Line up four football fields end to end. Place a bill-board on the goal line of the first field which someone with normal vision can read from the end of the last field. I would have to stand on the twenty-yard line of the first field to see it. In other words I literally can't see past the end of my nose without my glasses.

Nearsightedness is dangerous.

Objects are not seen clearly until mere inches from my face. This is why I couldn't ride a bike until third grade when I got glasses. Things literally HIT me before I can see them. (My younger brothers had fun with this for a while.)

My focus is 20/400 or worse and uncorrected.

So my relationships, time money management and spiritual formation blur and fade. I frequently choose the immediate over the important. I focus on things as obstacles instead of opportunities. I mostly re-act rather than act. This, too, is dangerous with only moments to avert disasters that could have been avoided with a little far-sightedness.

Circumstances up close get the energy and attention. Long-term goals, plans and dreams are so unclear they disappear. The eternal gives way to the temporal.

Near-sightedness can be corrected.

Thank God for the times of re-vision He shared with me through Touchstone Community this week. A leader stepped up for our ladies small group citing I needed to be free to pursue other areas of the community's life. I don't have to do everything. A leader is emerging for the Worship Team and again, God is saying, "You can't do everything. Others won't try if you always step in the gaps."

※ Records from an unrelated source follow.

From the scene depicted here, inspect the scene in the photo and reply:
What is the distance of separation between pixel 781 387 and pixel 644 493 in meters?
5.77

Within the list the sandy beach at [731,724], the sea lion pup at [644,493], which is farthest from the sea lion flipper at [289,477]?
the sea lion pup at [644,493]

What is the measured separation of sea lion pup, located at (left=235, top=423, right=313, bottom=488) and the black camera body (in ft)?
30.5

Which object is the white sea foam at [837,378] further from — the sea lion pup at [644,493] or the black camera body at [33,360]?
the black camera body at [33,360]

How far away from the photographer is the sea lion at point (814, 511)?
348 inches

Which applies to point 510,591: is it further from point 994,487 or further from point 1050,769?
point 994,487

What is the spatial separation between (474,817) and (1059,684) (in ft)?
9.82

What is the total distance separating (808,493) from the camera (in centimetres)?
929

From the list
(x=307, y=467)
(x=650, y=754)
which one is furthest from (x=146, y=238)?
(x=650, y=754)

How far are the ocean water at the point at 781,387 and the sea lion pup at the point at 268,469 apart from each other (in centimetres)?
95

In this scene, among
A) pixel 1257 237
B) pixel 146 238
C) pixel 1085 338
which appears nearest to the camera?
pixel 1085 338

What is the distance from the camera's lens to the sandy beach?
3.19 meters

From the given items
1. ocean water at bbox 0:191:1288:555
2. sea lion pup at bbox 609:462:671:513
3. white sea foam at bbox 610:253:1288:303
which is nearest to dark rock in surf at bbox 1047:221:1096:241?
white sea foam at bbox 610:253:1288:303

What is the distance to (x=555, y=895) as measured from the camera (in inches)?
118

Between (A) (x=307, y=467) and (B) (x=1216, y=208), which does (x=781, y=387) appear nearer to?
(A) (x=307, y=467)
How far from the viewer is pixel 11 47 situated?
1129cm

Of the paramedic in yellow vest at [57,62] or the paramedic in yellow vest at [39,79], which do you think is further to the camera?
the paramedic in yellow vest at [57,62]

During Sunday Celebration! I heard Him saying to me through me (Aside: It's quite an experience to hear the vox dei speaking through your own mouth...but don't we believe that God speaks through the preaching of the word for our people? Why else stand and share every week. Anyways...), I heard Him saying, "Fall in love with me again. Make knowing me your passion, your pursuit." Through the lens of worship (the Word and sacraments attended by a community with prayer and praise) my inner near-sightedness found correction. Like David before me, coming into the community to worship corrected my focus on nearby inequities and lifted my eyes to God!